Personally, I have always wondered why the National Association of Graduate Teachers was established at all because before NAGRAT appeared on the scene, there was GNAT (mellifluously and felicitously pronounced “NAT”), that is, the Ghana National Association of Teachers, which did and continues to do a far better job of educating our children and grandchildren than the morbidly narcissistic operatives of NAGRAT can barely fathom. In short, I have far more respect for GNAT than I could ever have for NAGRAT, whose constabulary or membership, as far as I have been able to studiously observe, is thoroughly composed of self-serving parasites. Indeed, I have often wondered whether there was any real need for the separate establishment of NAGRAT, rather than simply incorporating NAGRAT into GNAT as a sub-division of the latter.

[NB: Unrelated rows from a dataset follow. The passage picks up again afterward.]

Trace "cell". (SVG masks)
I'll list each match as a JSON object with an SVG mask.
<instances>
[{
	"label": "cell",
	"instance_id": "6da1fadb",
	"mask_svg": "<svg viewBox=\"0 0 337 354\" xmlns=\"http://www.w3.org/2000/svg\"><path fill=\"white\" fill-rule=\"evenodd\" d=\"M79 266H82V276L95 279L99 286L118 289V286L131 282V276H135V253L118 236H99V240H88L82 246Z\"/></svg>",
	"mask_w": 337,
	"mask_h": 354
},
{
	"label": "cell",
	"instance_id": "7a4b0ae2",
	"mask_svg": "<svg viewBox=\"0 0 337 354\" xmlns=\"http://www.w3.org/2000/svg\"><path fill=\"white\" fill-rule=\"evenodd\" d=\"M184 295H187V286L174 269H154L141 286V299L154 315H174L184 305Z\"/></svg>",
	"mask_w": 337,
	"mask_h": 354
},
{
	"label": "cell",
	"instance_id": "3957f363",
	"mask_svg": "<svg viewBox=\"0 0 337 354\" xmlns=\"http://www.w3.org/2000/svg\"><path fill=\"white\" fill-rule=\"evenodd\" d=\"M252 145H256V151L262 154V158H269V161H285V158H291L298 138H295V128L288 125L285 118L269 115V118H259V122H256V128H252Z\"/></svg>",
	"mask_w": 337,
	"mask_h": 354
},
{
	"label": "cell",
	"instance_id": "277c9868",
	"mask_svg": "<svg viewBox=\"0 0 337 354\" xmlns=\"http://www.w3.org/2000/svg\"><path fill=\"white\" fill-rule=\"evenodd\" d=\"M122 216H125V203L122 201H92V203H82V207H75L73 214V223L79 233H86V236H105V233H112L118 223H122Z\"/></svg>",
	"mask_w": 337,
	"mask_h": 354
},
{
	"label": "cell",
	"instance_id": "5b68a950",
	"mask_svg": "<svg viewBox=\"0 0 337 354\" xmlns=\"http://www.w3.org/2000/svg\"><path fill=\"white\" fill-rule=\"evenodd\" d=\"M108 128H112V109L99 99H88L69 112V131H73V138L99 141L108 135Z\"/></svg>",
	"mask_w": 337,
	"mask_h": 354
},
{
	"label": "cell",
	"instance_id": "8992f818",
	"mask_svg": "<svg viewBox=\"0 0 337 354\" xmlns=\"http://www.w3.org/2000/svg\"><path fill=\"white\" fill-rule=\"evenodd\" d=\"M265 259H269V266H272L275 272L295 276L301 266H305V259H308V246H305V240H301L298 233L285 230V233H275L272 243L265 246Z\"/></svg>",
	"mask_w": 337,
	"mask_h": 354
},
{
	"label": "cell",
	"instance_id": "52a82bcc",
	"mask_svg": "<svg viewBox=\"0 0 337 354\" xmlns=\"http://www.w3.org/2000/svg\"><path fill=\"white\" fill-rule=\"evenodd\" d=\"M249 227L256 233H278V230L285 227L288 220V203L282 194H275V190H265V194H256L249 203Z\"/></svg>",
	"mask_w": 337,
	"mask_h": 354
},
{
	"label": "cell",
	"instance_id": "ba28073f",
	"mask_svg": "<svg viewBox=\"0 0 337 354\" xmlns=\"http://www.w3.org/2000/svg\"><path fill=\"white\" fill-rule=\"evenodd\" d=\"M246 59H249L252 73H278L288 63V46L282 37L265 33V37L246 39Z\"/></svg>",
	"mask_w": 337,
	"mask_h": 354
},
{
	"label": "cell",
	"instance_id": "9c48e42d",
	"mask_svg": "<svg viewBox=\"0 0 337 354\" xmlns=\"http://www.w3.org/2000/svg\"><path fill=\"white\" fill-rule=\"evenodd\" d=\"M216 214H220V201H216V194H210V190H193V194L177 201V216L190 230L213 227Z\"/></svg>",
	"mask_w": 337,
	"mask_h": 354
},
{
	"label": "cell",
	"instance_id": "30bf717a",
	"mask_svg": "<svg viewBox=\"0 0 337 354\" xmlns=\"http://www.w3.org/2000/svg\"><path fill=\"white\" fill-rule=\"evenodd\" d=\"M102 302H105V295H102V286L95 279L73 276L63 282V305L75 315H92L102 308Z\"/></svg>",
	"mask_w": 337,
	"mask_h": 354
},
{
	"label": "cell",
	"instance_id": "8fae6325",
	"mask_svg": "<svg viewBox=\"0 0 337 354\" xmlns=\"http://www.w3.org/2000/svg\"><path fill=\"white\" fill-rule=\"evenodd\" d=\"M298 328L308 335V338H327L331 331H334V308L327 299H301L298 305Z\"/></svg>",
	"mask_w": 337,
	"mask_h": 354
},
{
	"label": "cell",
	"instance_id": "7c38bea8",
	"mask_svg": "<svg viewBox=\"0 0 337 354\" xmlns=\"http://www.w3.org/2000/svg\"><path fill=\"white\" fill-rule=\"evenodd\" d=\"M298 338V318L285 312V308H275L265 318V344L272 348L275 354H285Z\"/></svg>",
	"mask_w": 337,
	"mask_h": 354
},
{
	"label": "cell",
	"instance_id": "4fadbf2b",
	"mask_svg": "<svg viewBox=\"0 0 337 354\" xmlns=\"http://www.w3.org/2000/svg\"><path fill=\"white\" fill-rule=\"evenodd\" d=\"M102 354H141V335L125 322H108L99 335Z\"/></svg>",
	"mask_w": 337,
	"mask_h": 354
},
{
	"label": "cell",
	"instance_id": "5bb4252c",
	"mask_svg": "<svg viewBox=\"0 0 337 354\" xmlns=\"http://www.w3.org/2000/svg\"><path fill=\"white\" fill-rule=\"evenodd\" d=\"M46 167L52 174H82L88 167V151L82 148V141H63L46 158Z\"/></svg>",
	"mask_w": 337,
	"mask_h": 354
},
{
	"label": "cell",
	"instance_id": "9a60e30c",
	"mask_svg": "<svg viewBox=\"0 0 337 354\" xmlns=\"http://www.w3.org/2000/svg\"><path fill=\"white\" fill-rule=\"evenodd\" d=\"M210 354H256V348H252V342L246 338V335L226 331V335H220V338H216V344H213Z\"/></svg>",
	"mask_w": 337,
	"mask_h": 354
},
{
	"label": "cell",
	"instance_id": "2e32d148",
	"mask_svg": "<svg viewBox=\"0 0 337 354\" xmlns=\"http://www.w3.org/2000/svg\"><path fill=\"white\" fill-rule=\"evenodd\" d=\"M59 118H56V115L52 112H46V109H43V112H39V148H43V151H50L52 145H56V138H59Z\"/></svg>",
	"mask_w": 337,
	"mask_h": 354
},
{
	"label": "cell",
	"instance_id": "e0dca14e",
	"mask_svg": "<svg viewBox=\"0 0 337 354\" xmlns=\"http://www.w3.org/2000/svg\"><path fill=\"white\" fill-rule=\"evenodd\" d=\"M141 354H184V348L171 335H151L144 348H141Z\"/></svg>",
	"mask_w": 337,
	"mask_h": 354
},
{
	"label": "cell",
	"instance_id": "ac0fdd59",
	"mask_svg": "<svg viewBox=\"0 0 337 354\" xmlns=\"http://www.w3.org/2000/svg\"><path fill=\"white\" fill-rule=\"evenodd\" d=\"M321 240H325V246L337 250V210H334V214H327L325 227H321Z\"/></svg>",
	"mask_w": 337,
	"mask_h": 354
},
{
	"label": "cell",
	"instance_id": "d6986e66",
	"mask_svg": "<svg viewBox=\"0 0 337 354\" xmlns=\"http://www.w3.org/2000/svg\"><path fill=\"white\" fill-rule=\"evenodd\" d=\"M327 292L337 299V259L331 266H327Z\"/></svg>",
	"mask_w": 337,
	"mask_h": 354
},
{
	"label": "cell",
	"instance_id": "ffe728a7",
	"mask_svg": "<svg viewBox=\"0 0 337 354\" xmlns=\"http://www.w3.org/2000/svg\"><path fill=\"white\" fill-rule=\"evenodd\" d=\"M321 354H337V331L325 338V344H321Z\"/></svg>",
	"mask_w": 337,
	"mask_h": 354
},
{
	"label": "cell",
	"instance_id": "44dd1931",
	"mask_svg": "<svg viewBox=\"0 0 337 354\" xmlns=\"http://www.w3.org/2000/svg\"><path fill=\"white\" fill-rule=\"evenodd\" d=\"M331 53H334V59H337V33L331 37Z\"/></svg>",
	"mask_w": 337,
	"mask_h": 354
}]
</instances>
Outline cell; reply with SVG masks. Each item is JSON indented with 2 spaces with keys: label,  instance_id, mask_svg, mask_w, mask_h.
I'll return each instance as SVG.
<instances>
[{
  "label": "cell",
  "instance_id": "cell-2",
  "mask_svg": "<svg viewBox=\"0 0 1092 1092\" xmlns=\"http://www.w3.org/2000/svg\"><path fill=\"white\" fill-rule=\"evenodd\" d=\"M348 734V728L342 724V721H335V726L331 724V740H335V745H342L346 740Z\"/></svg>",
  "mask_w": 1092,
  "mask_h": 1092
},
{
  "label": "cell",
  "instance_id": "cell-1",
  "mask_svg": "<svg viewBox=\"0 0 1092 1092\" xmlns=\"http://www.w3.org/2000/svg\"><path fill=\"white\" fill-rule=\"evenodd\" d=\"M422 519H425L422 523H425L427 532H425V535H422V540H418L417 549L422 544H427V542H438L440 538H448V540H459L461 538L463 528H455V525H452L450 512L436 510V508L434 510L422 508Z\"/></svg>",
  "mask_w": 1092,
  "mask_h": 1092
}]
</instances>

I have also always been of the demonstrable view that the average Ghanaian public schoolteacher was relatively lazier than his/her counterpart in other parts of the world, including the African continent. The NAGRAT leadership predictably proves this by childishly whining and bitterly complaining that the establishment of the Two-Track/ed or Semester System for our Senior High Schools would necessitate that they also teach on Saturdays which, by the way, has been known for ages to be practiced by many, if not most, of the Francophone African countries, which is also why generally and traditionally the best performing students in Francophone Africa, and the Caribbean and elsewhere, as well, have been known to be much better equipped intellectually and vocationally than their Anglophone counterparts.

If these elitist NAGRAT parasites cannot teach on Saturdays, as a result of willfully and unconscionably colluding and collaborating with the kleptocratic NDC apparatchiks to thoroughly downgrade the quality of Ghana’s public education system, then, of course, they need to immediately vacate their traditionally and putatively sacrificial profession and find themselves other lines of trade. They may be hopelessly too self-infatuated to recognize this, but we are in a “National Emergency,” the likes of which have never been experienced since independence; and these NAGRAT sponges or parasites can decide to either laudably and constructively become part of the solution or shamefully continue to constitute themselves into the crux of the problem. These insufferably pompous NAGRAT operatives have also lost their respect and whatever reputation they may have had, because their reprobate elitism prevents them from recognizing the inalienable right of every able-bodied and intellectually and vocationally capable Ghanaian teenager or young adult of accessing or gaining entry into a Senior High School in the country.